Animals which were fed oats or oats and cabbage succumbed to a dose of 0.4 gm. of the salt per kilo when given by subcutaneous injection, Suppression of urine was usually observed on the first day and death occurred in six to seven days. In starvation, slightly smaller doses were fatal to some rabbits. The resistance was increased considerably when the diet was changed to carrots, Such animals stood 1.0 gm. per kilo by subcutaneous injection, while 1.2-1.5 gm. per kilo were toxic. A moderate degree of tolerance for tartrates was induced in animals which were fed oats and cabbage. By gradually increasing the dose, a large proportion (6 out of 9) of rabbits survived 0.8 gm. per kilo which is twice the fatal dose. Rabbits which were receiving carrots did not acquire tolerance for tartrates.
Sodium tartrate showed different tolerance which depended on diet following subcutaneous administration.

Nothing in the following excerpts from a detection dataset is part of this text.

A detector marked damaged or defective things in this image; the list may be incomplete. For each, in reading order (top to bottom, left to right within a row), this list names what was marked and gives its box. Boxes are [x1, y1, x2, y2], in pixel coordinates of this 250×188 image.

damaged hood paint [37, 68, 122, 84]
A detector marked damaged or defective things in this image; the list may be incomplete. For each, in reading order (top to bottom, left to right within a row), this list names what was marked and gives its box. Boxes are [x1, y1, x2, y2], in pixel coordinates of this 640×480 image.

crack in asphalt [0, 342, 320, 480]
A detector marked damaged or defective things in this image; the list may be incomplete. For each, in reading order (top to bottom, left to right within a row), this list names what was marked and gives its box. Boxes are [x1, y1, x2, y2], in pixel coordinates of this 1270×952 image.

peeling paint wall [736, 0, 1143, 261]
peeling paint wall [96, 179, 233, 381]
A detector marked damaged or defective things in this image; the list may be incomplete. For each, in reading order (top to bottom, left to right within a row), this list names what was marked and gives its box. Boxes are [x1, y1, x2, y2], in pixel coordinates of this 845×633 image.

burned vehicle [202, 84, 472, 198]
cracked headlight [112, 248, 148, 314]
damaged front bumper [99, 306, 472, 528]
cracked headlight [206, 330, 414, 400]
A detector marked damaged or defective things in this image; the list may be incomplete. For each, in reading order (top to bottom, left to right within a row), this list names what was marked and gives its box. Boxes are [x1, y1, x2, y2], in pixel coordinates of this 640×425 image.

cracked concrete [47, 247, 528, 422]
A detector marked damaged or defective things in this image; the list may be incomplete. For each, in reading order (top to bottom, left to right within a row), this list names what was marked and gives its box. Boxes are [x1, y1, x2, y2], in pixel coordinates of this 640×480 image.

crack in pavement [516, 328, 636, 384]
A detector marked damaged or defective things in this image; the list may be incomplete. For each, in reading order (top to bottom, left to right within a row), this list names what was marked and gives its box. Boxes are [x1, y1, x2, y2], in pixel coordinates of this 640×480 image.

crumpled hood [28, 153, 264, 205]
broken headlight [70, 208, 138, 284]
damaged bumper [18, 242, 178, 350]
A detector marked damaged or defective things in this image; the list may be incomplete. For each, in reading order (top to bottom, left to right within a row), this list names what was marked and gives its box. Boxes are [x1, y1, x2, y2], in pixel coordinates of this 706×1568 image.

The acute toxicity of tartaric acid and its salts was investigated by means of several tests principally performed by means of oral and subcutaneous administration. Almost all data support the absence of significant acute toxicity for both exposure routes. A single LD50 value of 920 mg/kg was observed for tartaric acid, in disagreement with all the others LD50 values for tartaric acid and its salts.
Overall, it is considered that the systemic acute toxicity of tartaric acid is similar to that ones of its salts (i.e. monosodium, monopotassium, sodium potassium, sodium, potassium and calcium tartrate) and, therefore, the assessment of these endpoints may be jointly performed using all available data for these substances. Therefore, tartaric acid and its salts are deemed to be not acutely toxic.
With regard to the specific target organ toxicity, adverse effects on kidney (i.e. nephritis) were reported in some tests. However, these effects were only observed at very high dose levels close to the lethal dose (> 2000 mg/kg bw).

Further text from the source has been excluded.